— А Каримову зачем ссориться? Он человек посторонний, как поставили, так и снимут, сегодня он здесь, завтра — в другом конце страны. Чего из-за рабочих ссориться с Могилой?
— Каримов не похож на прежних директоров. Он упрямый, заносчивый, себе на уме.
— Этого мало, чтобы убить.
— Чтобы убить — много не нужно, — скривился Саам. — Каримов считал, что город — это город, а фабрика — это фабрика, и на её территории наши полномочия заканчиваются. Ещё говорят, у него проблемы начались с Москвой, стало известно о каких-то его махинациях. Видимо, решил, что лишних заморочек не нужно. К проверке готовился.

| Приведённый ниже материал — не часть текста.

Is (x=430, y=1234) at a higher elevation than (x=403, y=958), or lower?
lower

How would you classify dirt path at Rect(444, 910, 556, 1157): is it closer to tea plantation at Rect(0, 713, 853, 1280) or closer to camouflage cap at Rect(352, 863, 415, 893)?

За спиной следователя проступал старик, который, зло посмеиваясь, крошил хлеб снующим под столом воробьям. Он говорил скрипучим электронным голосом, прикладывая к горлу маленький аппарат, и Сааму казалось, что он только шевелит губами, а Трубка озвучивает его, как кукловод — тряпичную куклу. По прямым морщинам, пересекавшим лоб крест-накрест, Саам понял, что за свою долгую жизнь Трубка ни разу не проигрывал. Недаром он ощутил от Каримова сквозь аромат дорогого парфюма запах сырой, непроветриваемой комнаты, холодной перловки и немытых тел. А Саам шёл по жизни осторожно, как кот по подоконнику, он никогда не играл против тех, кому всегда везло, поэтому, взяв из рук старика набитый чемодан из мягкой кожи, принял его правила игры.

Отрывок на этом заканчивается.